Even if there were checksumming at the SStable level, I assume it has to
check and report these errors on compaction (or node repair)?

I have seen some JIRA open on these issues ( 47 and 1717), but if I need
something today, a read repair ( or a node repair) is the only viable
option?



On Mon, Feb 7, 2011 at 12:09 PM, Peter Schuller <peter.schuller@infidyne.com
> wrote:

> > Our application space is such that there is data that might not be read
> for
> > a long time. The data is mostly immutable. How should I approach
> > detecting/solving the bitrot problem? One approach is read data and let
> read
> > repair do the detection, but given the size of data, that does not look
> very
> > efficient.
>
> Note that read-repair is not really intended to repair arbitrary
> corruptions. Unless I'm mistaken, arbitrary corruption, unless it
> triggers a serialization failure that causes row skipping, it's a
> toss-up which version of the data is retained (or both, if the
> corruption is in the key). Given the same key and column timestamp,
> the tie breaker is the volumn value. So depending on whether
> corruption results in a "lesser" or "greater" value, you might get the
> corrupt or non-corrupt data.
>
> > Has anybody solved/workaround this or has any other suggestions to detect
> > and fix bitrot?
>
> My feel/tentative opinion is that the clean fix is for Cassandra to
> support strong checksumming at the sstable level.
>
> Deploying on e.g. ZFS would help a lot with this, but that's a problem
> for deployment on Linux (which is the recommended platform for
> Cassandra).
>
> --
> / Peter Schuller
>

Re: Best way to detect/fix bitrot today?

Posted by Peter Schuller <pe...@infidyne.com>.

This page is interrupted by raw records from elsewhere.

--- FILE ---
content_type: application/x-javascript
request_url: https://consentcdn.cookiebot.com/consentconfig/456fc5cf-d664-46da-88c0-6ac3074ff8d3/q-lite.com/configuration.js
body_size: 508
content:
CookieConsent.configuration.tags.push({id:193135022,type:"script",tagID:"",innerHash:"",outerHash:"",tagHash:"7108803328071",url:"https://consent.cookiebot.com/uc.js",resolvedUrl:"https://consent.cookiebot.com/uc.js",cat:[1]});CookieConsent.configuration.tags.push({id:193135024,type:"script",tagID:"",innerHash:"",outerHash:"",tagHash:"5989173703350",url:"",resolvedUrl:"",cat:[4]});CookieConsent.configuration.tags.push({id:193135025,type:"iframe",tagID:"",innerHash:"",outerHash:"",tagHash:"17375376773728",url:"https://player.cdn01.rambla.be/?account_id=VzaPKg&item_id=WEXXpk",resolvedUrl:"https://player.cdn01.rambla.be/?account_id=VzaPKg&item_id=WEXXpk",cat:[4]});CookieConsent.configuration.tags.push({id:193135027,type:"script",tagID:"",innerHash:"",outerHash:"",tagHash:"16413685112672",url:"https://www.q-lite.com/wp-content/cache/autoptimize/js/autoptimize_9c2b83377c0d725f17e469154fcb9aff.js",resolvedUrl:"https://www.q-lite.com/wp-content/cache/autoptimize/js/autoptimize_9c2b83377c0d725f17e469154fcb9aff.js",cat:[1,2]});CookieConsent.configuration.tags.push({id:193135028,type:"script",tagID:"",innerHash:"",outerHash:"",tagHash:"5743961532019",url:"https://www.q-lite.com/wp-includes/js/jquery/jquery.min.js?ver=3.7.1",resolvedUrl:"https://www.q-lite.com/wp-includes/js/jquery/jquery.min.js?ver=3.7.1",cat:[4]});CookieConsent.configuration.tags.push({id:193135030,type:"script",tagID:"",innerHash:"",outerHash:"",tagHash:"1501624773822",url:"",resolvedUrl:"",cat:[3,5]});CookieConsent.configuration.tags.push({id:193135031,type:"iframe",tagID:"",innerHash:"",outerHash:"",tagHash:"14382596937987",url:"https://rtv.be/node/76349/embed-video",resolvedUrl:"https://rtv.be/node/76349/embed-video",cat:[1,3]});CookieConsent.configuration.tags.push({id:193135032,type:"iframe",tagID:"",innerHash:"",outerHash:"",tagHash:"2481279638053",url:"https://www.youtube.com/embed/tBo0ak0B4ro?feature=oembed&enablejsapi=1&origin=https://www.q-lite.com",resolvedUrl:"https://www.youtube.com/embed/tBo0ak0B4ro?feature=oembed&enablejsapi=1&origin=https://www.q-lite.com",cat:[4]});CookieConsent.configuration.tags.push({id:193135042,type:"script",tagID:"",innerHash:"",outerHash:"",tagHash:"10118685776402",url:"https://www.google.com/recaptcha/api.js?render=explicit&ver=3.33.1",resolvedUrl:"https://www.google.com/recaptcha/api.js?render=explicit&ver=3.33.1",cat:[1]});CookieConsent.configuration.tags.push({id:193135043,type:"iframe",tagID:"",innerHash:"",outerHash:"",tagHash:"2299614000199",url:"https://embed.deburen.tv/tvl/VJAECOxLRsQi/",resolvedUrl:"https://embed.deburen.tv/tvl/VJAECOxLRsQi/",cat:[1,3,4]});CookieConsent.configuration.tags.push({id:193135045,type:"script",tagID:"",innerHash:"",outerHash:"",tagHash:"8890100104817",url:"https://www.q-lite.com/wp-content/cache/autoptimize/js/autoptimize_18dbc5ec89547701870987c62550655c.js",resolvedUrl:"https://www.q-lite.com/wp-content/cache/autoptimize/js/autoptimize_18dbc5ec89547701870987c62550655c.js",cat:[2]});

> Our application space is such that there is data that might not be read for
> a long time. The data is mostly immutable. How should I approach
> detecting/solving the bitrot problem? One approach is read data and let read
> repair do the detection, but given the size of data, that does not look very
> efficient.

Note that read-repair is not really intended to repair arbitrary
corruptions. Unless I'm mistaken, arbitrary corruption, unless it
triggers a serialization failure that causes row skipping, it's a
toss-up which version of the data is retained (or both, if the
corruption is in the key). Given the same key and column timestamp,
the tie breaker is the volumn value. So depending on whether
corruption results in a "lesser" or "greater" value, you might get the
corrupt or non-corrupt data.

> Has anybody solved/workaround this or has any other suggestions to detect
> and fix bitrot?

My feel/tentative opinion is that the clean fix is for Cassandra to
support strong checksumming at the sstable level.

Deploying on e.g. ZFS would help a lot with this, but that's a problem
for deployment on Linux (which is the recommended platform for
Cassandra).

-- 
/ Peter Schuller